» TESTO PROPOSTO
________

Dall’8 maggio al prossimo 18 settembre, in edicola ogni settimana con il Corriere della Sera apparirà un volume della collana “La Biblioteca di Papa Francesco”, realizzata in collaborazione con La Civiltà Cattolica. Leggendo l’intervista rilasciata alla nostra rivista e pubblicata il 19 settembre scorso(1), si comprende come Bergoglio sia una persona che vive l’arte e l’espressione creativa come una dimensione che fa parte integrante della sua spiritualità e della sua pastorale. È accaduto varie volte di ascoltare una citazione di passaggio, posta lì senza premesse né spiegazioni «colte». Ad esempio, la citazione del Divino impaziente di José María Pemán durante la sua omelia ai gesuiti per la festa di sant’Ignazio nella chiesa del Gesù di Roma, il 31 luglio 2013. Così anche il riferimento a Joseph Malègue nella nostra intervista, per parlare della «classe media della santità». Per Bergoglio l’arte è vita e discorso sulla vita. L’arte non è «per l’arte», non è un mondo a parte, colto, dotto, aulico, sostanzialmente «borghese». La sua visione radicalmente «popolare» tocca anche la produzione artistica e la sua fruizione. Il Papa è molto sensibile al «genio» e alla «creatività», che per lui non sono eccezioni, ma dimensioni della vita ordinaria affrontata con energia e intensità.
Seguendo nell’intervista i nomi dei suoi scrittori preferiti, e così degli artisti, registi, musicisti e direttori d’orchestra, si è formato non un elenco di puro gusto estetico, ma un vero e proprio territorio di esperienza umana. Le sue letture sono legate a visioni della realtà, alla sua stessa comprensione del mondo, che poi ha generato anche uno stile pastorale e una comprensione della missione della Chiesa.

________

» COMPITI DA SVOLGERE
1. Cita parola per parola il passo del testo sulla Biblioteca di Papa Francesco che inizia con le parole contenenti "Seguendo nell’intervista i" e termina con "missione della Chiesa.".
2. Per ciascuna affermazione, indica se è in accordo con il testo sulla Biblioteca di Papa Francesco (sì o no) e riporta tra virgolette le parole del testo che lo dimostrano.
(a) I volumi della collana escono ogni settimana insieme al Corriere della Sera.
(b) Per Bergoglio l'arte è un mondo a parte, colto e dotto.
(c) Secondo il Papa, il genio e la creatività sono eccezioni.
3. Prosegui il testo sulla Biblioteca di Papa Francesco a partire dall'ultima frase riportata.

Voci di un dataset
________

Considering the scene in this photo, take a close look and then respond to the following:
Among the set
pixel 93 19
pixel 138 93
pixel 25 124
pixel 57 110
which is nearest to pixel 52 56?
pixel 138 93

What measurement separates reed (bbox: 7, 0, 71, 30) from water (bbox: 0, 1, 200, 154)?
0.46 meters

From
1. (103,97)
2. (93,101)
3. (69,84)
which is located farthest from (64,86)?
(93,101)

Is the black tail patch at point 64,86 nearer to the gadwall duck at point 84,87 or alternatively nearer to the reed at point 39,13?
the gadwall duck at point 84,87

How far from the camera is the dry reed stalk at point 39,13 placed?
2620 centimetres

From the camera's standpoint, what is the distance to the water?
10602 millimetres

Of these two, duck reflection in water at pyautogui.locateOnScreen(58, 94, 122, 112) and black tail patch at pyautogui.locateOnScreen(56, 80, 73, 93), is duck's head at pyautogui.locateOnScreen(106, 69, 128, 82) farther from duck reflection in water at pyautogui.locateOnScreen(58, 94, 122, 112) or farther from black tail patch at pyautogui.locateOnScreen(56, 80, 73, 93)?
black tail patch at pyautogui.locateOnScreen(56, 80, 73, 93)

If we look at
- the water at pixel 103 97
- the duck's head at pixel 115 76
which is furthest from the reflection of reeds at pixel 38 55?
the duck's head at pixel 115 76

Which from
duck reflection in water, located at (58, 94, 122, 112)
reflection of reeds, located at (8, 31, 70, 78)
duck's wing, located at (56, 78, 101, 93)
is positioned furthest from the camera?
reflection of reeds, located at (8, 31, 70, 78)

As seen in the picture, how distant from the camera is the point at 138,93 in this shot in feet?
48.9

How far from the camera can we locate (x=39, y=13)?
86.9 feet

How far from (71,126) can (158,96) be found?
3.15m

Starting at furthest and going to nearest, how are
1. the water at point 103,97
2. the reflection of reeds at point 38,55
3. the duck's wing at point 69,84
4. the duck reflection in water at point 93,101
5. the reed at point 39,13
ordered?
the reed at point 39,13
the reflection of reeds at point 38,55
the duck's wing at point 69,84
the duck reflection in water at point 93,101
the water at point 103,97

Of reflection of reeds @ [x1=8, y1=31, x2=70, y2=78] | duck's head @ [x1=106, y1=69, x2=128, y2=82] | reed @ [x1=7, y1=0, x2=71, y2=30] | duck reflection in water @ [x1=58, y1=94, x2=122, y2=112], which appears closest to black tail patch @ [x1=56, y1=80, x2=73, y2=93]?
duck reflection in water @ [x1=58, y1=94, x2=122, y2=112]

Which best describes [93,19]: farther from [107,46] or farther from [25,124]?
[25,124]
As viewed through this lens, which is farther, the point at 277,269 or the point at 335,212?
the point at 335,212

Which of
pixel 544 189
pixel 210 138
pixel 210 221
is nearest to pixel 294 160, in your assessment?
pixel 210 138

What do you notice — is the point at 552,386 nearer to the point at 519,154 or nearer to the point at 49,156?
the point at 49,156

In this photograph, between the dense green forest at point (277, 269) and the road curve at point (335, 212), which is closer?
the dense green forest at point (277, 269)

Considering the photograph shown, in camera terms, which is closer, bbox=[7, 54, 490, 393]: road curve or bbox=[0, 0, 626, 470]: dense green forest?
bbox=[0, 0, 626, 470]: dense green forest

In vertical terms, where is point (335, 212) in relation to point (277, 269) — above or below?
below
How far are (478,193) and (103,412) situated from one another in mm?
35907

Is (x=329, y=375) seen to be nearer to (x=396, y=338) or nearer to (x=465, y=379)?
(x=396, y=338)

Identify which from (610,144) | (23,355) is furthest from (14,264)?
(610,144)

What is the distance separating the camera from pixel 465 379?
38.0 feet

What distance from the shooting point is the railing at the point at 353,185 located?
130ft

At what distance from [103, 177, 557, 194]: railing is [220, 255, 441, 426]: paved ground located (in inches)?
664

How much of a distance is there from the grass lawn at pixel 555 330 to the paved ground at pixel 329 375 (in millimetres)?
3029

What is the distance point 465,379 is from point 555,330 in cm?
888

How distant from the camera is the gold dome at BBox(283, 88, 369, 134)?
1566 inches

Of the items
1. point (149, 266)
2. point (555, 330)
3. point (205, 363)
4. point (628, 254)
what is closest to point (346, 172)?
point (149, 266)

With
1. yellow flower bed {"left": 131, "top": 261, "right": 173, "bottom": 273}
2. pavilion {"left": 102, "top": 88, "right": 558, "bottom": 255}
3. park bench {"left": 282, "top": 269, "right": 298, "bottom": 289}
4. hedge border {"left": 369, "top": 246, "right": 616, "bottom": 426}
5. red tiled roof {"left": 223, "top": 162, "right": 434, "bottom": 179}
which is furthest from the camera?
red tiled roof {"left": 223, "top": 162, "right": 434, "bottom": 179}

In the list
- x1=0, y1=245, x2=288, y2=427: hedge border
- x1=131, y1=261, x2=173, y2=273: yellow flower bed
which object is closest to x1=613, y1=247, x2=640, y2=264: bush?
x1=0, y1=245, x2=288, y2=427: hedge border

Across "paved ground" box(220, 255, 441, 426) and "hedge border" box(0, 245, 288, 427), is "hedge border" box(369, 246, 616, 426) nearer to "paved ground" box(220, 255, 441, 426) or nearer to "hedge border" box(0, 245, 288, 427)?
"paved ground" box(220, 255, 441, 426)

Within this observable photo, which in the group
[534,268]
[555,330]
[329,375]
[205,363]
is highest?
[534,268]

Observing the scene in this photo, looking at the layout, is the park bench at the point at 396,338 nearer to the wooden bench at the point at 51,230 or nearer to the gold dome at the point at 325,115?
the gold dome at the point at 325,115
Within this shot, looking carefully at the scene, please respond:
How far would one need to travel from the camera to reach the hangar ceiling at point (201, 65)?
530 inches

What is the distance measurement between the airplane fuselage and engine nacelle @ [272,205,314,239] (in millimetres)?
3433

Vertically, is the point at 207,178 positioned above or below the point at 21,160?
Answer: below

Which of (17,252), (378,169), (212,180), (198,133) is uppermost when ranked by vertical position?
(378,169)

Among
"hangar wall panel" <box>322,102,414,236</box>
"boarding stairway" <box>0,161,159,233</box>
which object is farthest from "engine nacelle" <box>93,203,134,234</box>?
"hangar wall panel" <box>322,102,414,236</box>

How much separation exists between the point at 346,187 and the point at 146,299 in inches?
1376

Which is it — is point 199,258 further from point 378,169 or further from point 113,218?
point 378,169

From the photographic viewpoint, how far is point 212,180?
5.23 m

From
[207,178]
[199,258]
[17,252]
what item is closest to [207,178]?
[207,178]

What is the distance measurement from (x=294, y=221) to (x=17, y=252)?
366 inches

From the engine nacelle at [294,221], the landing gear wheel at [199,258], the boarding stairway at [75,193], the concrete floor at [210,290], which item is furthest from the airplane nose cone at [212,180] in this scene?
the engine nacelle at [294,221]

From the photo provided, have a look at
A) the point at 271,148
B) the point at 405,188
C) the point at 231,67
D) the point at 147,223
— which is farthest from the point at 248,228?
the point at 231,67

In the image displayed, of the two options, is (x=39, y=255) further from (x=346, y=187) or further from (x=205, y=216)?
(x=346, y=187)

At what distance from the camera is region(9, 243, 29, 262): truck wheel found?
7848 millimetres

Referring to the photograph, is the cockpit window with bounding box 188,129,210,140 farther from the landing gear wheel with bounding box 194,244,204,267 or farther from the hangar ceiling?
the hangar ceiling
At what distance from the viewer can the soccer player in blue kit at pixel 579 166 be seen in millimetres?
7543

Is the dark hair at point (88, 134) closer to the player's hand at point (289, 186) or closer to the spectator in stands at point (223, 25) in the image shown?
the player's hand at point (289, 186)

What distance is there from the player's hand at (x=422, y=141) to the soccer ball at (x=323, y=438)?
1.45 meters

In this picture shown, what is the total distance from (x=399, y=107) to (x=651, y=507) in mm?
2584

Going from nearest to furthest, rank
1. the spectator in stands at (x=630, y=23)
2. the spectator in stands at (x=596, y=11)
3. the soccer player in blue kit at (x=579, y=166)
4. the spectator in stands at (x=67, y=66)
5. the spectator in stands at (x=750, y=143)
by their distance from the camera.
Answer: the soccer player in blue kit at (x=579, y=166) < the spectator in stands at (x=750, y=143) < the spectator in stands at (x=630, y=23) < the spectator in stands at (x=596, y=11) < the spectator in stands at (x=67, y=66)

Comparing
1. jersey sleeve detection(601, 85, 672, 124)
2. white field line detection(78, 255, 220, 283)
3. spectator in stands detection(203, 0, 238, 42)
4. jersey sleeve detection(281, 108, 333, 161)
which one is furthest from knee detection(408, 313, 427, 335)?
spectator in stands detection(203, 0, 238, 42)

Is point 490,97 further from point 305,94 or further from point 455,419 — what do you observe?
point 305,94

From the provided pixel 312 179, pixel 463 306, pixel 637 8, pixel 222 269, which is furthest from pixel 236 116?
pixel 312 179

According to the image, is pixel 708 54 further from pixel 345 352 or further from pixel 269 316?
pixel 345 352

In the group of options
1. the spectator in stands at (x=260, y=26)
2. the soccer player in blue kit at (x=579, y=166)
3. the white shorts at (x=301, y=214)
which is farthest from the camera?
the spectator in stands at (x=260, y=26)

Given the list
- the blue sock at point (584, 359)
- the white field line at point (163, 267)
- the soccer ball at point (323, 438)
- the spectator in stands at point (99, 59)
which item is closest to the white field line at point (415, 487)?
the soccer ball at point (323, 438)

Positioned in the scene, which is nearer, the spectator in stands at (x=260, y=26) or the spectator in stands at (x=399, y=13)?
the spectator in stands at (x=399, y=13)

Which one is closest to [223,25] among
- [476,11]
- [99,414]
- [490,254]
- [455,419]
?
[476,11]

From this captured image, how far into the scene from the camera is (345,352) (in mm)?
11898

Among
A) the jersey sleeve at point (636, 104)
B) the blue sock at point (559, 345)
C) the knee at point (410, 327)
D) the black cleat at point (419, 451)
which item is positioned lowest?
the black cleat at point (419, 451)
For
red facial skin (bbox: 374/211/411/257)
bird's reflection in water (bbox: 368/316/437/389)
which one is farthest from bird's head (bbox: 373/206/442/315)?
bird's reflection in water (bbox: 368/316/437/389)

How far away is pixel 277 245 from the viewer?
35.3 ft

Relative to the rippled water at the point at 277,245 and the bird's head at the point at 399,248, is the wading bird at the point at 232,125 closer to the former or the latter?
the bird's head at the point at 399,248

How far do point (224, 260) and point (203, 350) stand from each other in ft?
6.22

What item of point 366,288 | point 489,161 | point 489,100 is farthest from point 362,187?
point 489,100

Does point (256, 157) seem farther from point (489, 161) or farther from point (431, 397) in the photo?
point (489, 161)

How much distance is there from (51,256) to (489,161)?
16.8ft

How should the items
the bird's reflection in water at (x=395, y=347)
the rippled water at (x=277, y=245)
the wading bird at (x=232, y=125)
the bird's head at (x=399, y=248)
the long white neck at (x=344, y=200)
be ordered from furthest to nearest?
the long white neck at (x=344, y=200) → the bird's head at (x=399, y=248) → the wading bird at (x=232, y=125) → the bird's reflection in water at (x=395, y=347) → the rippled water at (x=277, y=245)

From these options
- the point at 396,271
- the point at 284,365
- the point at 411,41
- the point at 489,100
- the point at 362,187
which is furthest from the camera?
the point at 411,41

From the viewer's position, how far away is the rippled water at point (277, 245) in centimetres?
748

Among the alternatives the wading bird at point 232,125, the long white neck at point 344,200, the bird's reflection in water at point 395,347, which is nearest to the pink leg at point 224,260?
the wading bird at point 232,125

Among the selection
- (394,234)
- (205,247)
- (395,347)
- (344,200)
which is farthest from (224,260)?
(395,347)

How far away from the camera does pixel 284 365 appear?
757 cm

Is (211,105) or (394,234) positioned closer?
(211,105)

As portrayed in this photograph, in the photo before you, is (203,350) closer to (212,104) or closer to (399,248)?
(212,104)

________

» RISPOSTE ATTESE
1.
Seguendo nell’intervista i nomi dei suoi scrittori preferiti, e così degli artisti, registi, musicisti e direttori d’orchestra, si è formato non un elenco di puro gusto estetico, ma un vero e proprio territorio di esperienza umana. Le sue letture sono legate a visioni della realtà, alla sua stessa comprensione del mondo, che poi ha generato anche uno stile pastorale e una comprensione della missione della Chiesa.

2.
(a) Sì: "in edicola ogni settimana con il Corriere della Sera apparirà un volume della collana".
(b) No: "L'arte non è «per l'arte», non è un mondo a parte, colto, dotto, aulico, sostanzialmente «borghese»".
(c) No: "che per lui non sono eccezioni, ma dimensioni della vita ordinaria affrontata con energia e intensità".

3.
La dinamica popolare dell’estetica bergogliana
«Io amo gli artisti tragici», ha detto il Papa nella nostra intervista. La sua non è pura attrazione per la tragedia intesa come genere letterario, ma è desiderio di entrare dentro la condizione umana anche per la via della rappresentazione estetica. Non è il tragico elitario, raffinato (o che tale diventa) a colpire Bergoglio, ma il tragico «popolare». A tal punto che egli fa sua la definizione di opera «classica» che si ricava da Cervantes: l’opera «classica» è l’opera che tutti in qualche modo possono sentire come propria, non quella di un gruppetto di raffinati intenditori.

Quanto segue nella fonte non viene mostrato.